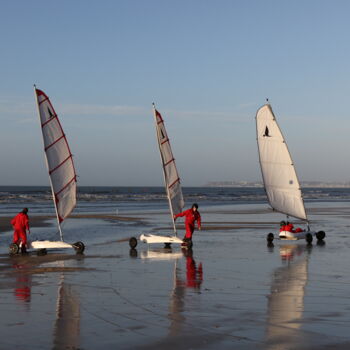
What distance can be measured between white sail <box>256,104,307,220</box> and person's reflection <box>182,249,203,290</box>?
28.6ft

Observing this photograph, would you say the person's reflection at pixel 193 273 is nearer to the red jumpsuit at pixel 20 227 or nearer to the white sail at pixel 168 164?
the white sail at pixel 168 164

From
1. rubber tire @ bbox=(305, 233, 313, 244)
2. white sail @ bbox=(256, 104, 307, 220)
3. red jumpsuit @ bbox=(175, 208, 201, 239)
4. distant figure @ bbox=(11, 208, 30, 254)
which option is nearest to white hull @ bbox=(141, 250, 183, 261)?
red jumpsuit @ bbox=(175, 208, 201, 239)

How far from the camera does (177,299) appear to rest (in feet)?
38.2

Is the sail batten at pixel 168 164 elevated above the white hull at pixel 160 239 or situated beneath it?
Answer: elevated above

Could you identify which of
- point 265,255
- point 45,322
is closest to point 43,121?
point 265,255

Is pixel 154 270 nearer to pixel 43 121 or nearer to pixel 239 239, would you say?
pixel 43 121

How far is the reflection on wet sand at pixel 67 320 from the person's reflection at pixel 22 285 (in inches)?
22.8

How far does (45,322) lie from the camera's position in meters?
9.65

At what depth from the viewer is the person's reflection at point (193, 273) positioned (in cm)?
1345

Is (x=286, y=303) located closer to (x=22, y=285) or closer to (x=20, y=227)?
(x=22, y=285)

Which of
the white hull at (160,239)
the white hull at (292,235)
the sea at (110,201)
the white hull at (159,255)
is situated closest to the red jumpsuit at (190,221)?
the white hull at (160,239)

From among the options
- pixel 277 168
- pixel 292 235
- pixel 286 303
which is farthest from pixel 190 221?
pixel 286 303

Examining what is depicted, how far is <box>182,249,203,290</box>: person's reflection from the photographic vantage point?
13453 millimetres

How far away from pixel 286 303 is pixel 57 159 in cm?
1202
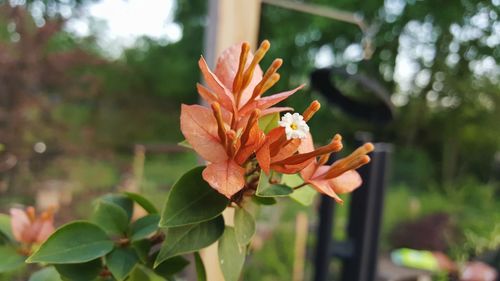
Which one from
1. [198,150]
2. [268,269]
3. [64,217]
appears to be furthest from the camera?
[268,269]

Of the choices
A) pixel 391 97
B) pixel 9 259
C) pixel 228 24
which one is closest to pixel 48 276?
pixel 9 259

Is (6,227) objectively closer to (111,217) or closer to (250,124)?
(111,217)

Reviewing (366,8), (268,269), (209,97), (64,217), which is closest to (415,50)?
(366,8)

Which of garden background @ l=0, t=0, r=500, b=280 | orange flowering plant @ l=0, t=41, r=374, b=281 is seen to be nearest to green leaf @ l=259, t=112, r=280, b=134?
orange flowering plant @ l=0, t=41, r=374, b=281

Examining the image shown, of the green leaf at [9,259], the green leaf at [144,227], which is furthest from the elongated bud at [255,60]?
the green leaf at [9,259]

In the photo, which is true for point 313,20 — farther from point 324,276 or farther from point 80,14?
point 324,276
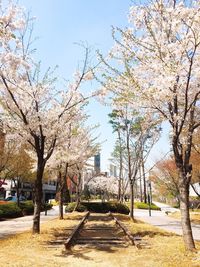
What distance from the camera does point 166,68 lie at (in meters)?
11.2

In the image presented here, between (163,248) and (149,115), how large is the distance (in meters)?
5.58

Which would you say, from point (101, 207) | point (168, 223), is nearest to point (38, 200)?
point (168, 223)

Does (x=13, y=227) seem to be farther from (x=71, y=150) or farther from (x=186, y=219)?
(x=186, y=219)

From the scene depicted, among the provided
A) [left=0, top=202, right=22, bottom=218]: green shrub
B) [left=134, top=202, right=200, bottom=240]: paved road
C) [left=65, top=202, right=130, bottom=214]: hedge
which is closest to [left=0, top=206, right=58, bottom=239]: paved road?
[left=0, top=202, right=22, bottom=218]: green shrub

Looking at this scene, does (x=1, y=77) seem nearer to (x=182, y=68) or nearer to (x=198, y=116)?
(x=182, y=68)

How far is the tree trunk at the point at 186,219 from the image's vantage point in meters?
11.7

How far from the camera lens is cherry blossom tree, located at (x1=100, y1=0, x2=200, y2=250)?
37.4 ft

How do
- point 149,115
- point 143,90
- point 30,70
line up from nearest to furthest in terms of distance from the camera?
point 143,90 < point 149,115 < point 30,70

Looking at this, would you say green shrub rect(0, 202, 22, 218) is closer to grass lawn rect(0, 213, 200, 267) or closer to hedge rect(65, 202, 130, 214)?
hedge rect(65, 202, 130, 214)

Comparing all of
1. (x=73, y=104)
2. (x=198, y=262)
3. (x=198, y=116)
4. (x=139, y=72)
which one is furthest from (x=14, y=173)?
(x=198, y=262)

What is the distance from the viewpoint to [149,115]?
15008 mm

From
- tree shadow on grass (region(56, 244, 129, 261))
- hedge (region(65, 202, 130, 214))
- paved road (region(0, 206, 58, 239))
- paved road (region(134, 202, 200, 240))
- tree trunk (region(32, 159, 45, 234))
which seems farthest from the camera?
hedge (region(65, 202, 130, 214))

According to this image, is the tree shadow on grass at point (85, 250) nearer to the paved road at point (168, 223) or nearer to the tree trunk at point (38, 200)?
the tree trunk at point (38, 200)

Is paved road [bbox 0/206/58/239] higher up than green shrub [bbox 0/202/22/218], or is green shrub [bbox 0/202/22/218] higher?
green shrub [bbox 0/202/22/218]
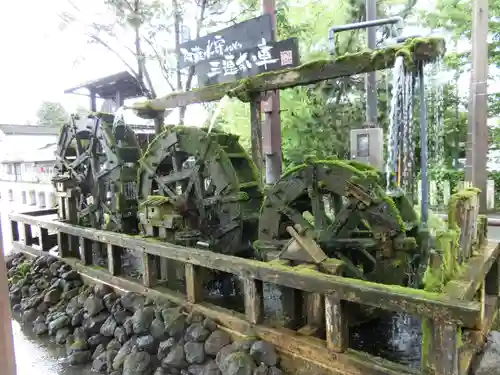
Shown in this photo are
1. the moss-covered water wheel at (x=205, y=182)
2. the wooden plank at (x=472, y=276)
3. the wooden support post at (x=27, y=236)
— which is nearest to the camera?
the wooden plank at (x=472, y=276)

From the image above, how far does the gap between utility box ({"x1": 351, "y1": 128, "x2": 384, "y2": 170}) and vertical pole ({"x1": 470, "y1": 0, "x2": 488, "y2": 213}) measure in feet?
14.7

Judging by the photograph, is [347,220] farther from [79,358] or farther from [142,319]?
[79,358]

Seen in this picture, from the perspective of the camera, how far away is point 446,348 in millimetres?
2559

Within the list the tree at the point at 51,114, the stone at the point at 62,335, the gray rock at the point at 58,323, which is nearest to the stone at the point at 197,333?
the stone at the point at 62,335

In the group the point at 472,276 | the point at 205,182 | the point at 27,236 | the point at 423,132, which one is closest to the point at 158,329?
the point at 205,182

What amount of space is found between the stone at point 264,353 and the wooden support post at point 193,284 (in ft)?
3.31

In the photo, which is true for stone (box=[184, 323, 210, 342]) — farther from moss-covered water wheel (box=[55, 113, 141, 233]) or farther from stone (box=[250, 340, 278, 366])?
moss-covered water wheel (box=[55, 113, 141, 233])

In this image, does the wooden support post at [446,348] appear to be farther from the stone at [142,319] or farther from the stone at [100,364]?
the stone at [100,364]

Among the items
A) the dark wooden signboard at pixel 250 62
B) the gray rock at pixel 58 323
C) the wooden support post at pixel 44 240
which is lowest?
the gray rock at pixel 58 323

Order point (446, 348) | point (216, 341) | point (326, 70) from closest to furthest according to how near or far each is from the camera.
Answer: point (446, 348)
point (216, 341)
point (326, 70)

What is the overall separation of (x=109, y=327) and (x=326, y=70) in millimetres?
3771

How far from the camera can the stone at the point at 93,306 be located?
495 cm

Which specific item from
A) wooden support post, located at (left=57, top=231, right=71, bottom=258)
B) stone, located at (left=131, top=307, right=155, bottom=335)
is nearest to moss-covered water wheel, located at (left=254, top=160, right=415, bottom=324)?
stone, located at (left=131, top=307, right=155, bottom=335)

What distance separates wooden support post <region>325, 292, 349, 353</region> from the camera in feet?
10.0
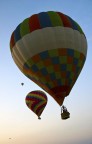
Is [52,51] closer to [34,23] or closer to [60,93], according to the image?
[34,23]

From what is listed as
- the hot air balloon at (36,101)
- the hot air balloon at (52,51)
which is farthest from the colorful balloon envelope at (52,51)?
the hot air balloon at (36,101)

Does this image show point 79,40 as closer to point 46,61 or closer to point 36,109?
point 46,61

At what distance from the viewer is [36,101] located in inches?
1198

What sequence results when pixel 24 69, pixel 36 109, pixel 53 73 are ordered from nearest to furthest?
pixel 53 73 < pixel 24 69 < pixel 36 109

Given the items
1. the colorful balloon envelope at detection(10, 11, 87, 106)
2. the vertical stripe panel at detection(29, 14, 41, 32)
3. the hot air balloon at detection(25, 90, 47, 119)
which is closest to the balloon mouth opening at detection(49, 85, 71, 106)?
the colorful balloon envelope at detection(10, 11, 87, 106)

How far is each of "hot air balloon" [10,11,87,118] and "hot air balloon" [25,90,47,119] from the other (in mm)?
10123

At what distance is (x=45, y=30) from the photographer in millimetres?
19516

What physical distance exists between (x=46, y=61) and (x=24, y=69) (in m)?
2.13

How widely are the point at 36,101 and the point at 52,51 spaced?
482 inches

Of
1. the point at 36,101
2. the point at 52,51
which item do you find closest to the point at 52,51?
the point at 52,51

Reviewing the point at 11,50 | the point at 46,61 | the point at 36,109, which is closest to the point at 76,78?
the point at 46,61

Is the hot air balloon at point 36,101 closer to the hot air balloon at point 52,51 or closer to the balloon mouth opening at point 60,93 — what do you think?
the hot air balloon at point 52,51

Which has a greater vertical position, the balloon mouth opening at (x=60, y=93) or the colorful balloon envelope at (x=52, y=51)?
the colorful balloon envelope at (x=52, y=51)

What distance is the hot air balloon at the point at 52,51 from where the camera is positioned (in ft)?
62.7
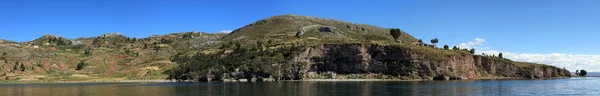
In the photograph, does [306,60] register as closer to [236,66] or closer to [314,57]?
[314,57]

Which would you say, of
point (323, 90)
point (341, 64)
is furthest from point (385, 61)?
point (323, 90)

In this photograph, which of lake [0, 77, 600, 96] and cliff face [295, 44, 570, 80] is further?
cliff face [295, 44, 570, 80]

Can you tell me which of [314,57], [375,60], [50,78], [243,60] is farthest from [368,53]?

----------

◆ **Problem to solve**: Copy the rows word for word, from the line containing "Is the hot air balloon at point" through the last line of the rows, with both of those lines included. Leave the pictures out.

◆ **Exercise output**:
Is the hot air balloon at point 36,101 closer to the hot air balloon at point 52,51 or closer to the balloon mouth opening at point 60,93 — what do you think?
the hot air balloon at point 52,51

Which has a greater vertical position, the balloon mouth opening at (x=60, y=93) or the colorful balloon envelope at (x=52, y=51)?
the colorful balloon envelope at (x=52, y=51)

What distance is the hot air balloon at the point at 52,51 from where the camera is positioned (in ft)?
62.7
In the photograph, does [306,60] register as closer to [236,66] or closer to [314,57]?
[314,57]

Which would you say, of
point (323, 90)
point (341, 64)
is furthest from point (385, 61)?
point (323, 90)

In this photograph, which of lake [0, 77, 600, 96] and cliff face [295, 44, 570, 80] is further?
cliff face [295, 44, 570, 80]

Can you tell me which of [314,57], [375,60], [50,78], [243,60] is farthest from [368,53]?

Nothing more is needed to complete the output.